Hay restaurantes que no destacan por modas ni por tendencias virales, sino por algo mucho más difícil de conseguir: autenticidad. Es el caso de Borda Xixerella, un espacio de cocina tradicional que ha conquistado a perfiles tan exigentes como Carles Puyol. Situado a poco más de tres horas de Barcelona, este restaurante se ha convertido en un destino gastronómico donde la cocina de montaña se mantiene fiel a sus raíces. En Andorra, las “bordas” forman parte de la identidad cultural. Antiguas construcciones rurales reconvertidas en restaurantes, donde la piedra, la madera y el fuego crean un ambiente cálido y acogedor. En este contexto, Borda Xixerella destaca por ofrecer una experiencia gastronómica que conecta directamente con la tradición. Aquí no hay artificios: el protagonismo es del producto, de la técnica heredada y del tiempo dedicado a cada elaboración.
El restaurante favorito de Carles Puyol
Uno de los platos que más llama la atención, y que ha contribuido a su fama, son las alcachofas, trabajadas con ese respeto por el ingrediente que define la cocina del lugar. En temporada, se convierten en uno de los grandes reclamos, preparadas de forma sencilla pero precisa, dejando que su sabor natural sea el verdadero protagonista. Es el tipo de plato que demuestra que la calidad no necesita complicaciones para destacar.

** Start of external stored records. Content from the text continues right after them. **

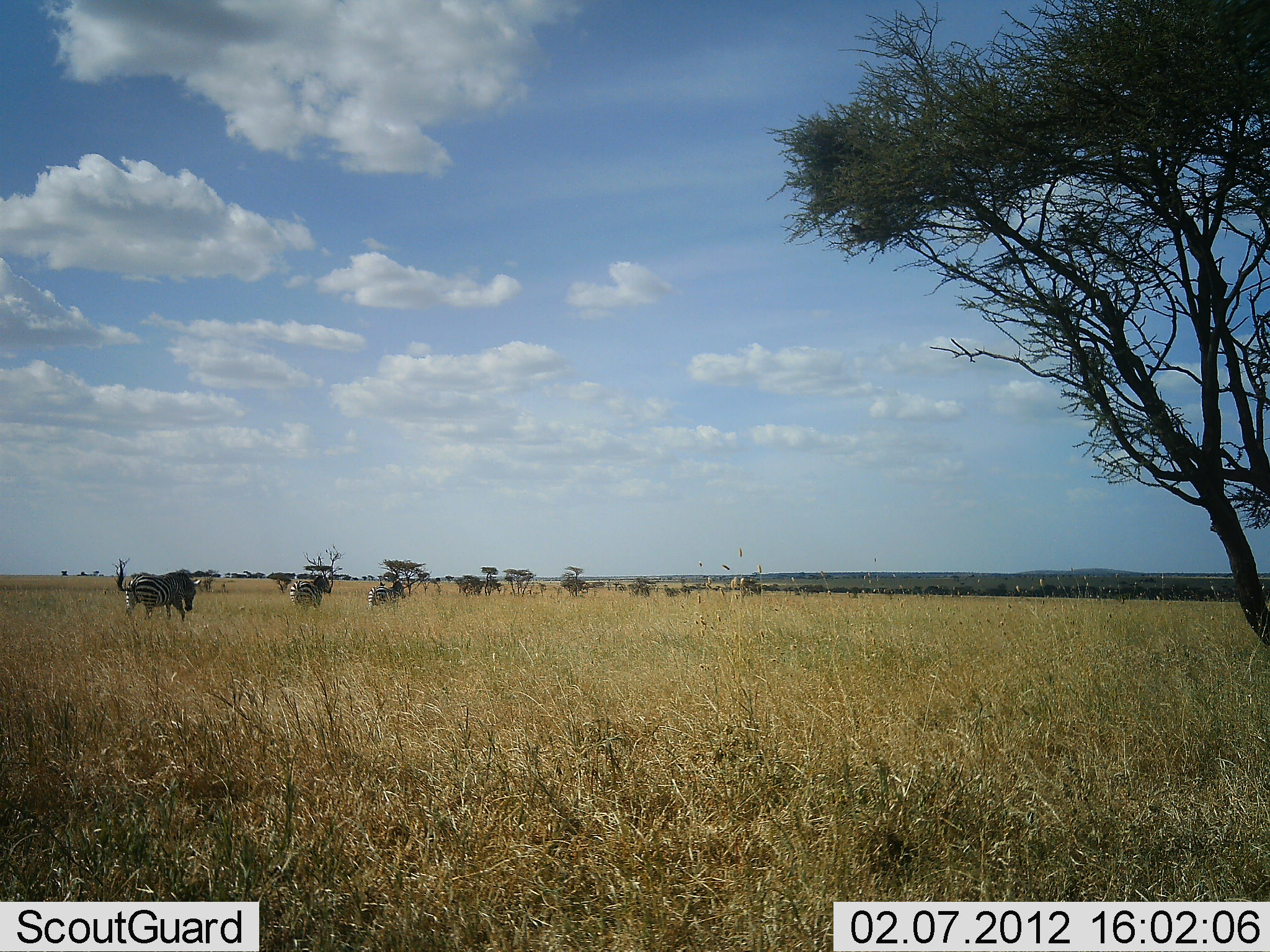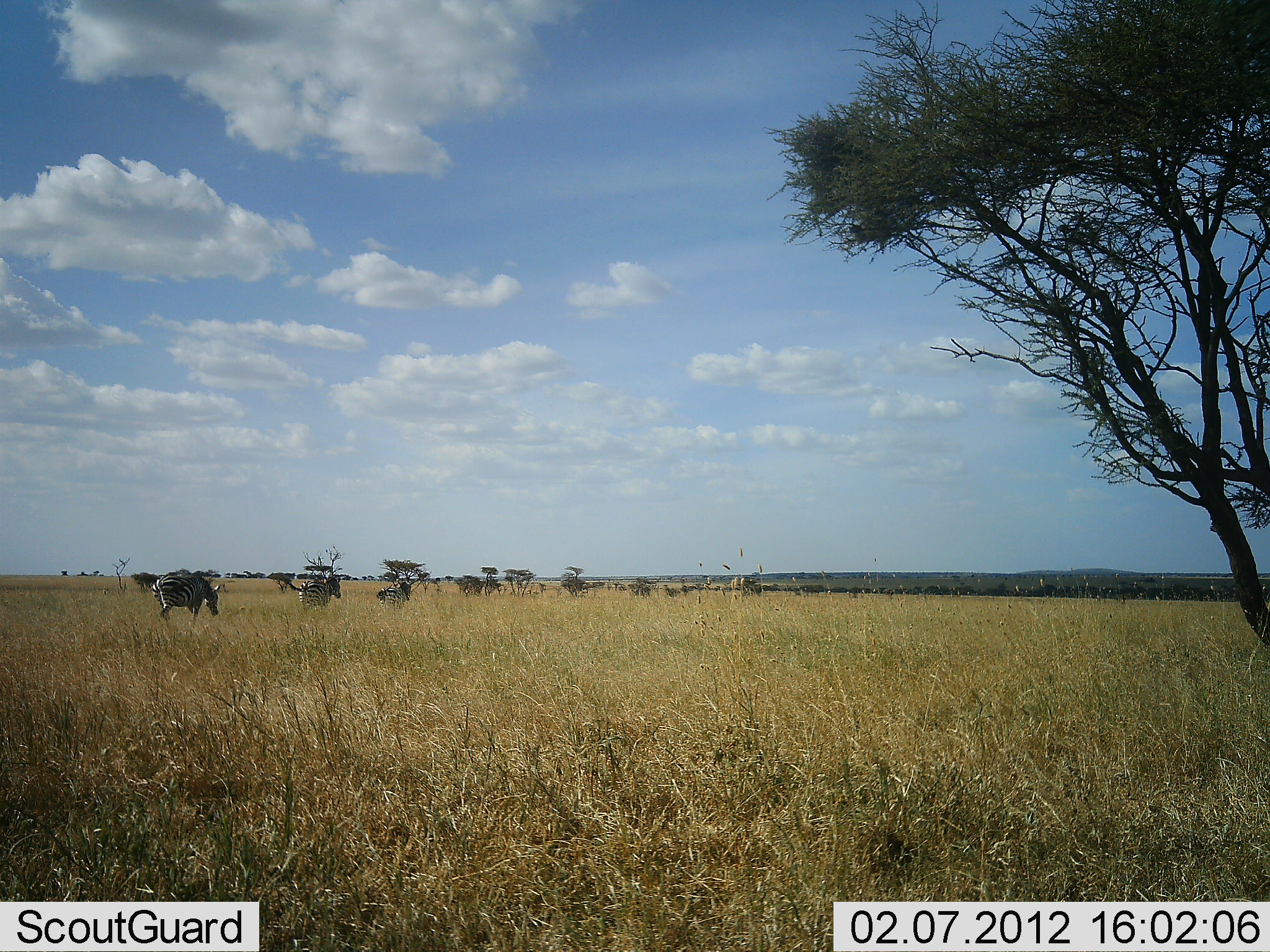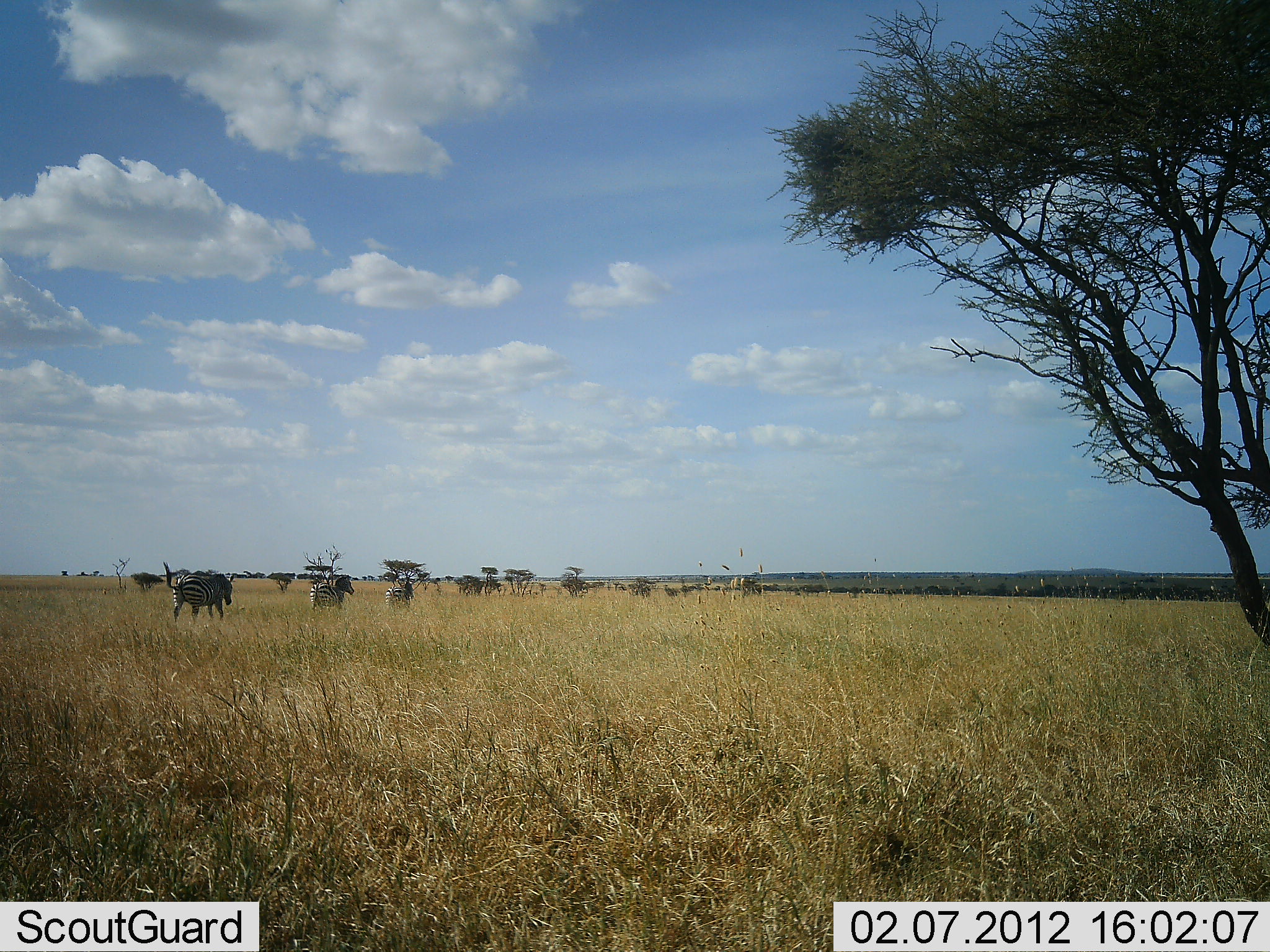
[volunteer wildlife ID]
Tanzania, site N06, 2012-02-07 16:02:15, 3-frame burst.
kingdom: Animalia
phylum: Chordata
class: Mammalia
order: Perissodactyla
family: Equidae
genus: Equus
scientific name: Equus quagga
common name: plains zebra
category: zebra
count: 3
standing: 4%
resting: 0%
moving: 91%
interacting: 0%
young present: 0%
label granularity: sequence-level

Más allá de este icono, la carta es un recorrido por la cocina de montaña en su versión más reconocible. Aparecen elaboraciones como el trinxat de col y patata con butifarra negra y panceta, los cargols a la llauna o distintos arroces con carácter, como el de montaña o el de entrecot a la brasa. También destacan propuestas como el risotto de boletus o el foie-gras, siempre bajo una misma filosofía: platos contundentes, sabrosos y pensados para disfrutar sin prisas.
La carta es un recorrido por la cocina de montaña en su versión más reconocible
Pero si hay algo que define realmente a Borda Xixerella es la brasa. Las carnes, desde el chuletón hasta el entrecot, se trabajan con ese punto que solo se consigue con fuego real, aportando un sabor inconfundible. Es una cocina donde el calor, el humo y el tiempo juegan un papel fundamental, dando lugar a platos que conectan directamente con la esencia de la gastronomía de montaña.
El entorno también forma parte de la experiencia. Rodeado de naturaleza, lejos del ritmo de la ciudad, el restaurante invita a desconectar y a disfrutar de una comida larga, de esas que se alargan entre platos, conversaciones y sobremesas. Es precisamente ese conjunto lo que ha hecho que perfiles como Carles Puyol lo elijan como uno de sus lugares de referencia.
Borda Xixerella representa una forma de entender la gastronomía donde la tradición, el producto y el entorno se alinean para crear una experiencia auténtica. Un recordatorio de que, a veces, los mejores platos no están en las grandes ciudades, sino en aquellos lugares donde el tiempo parece ir un poco más despacio.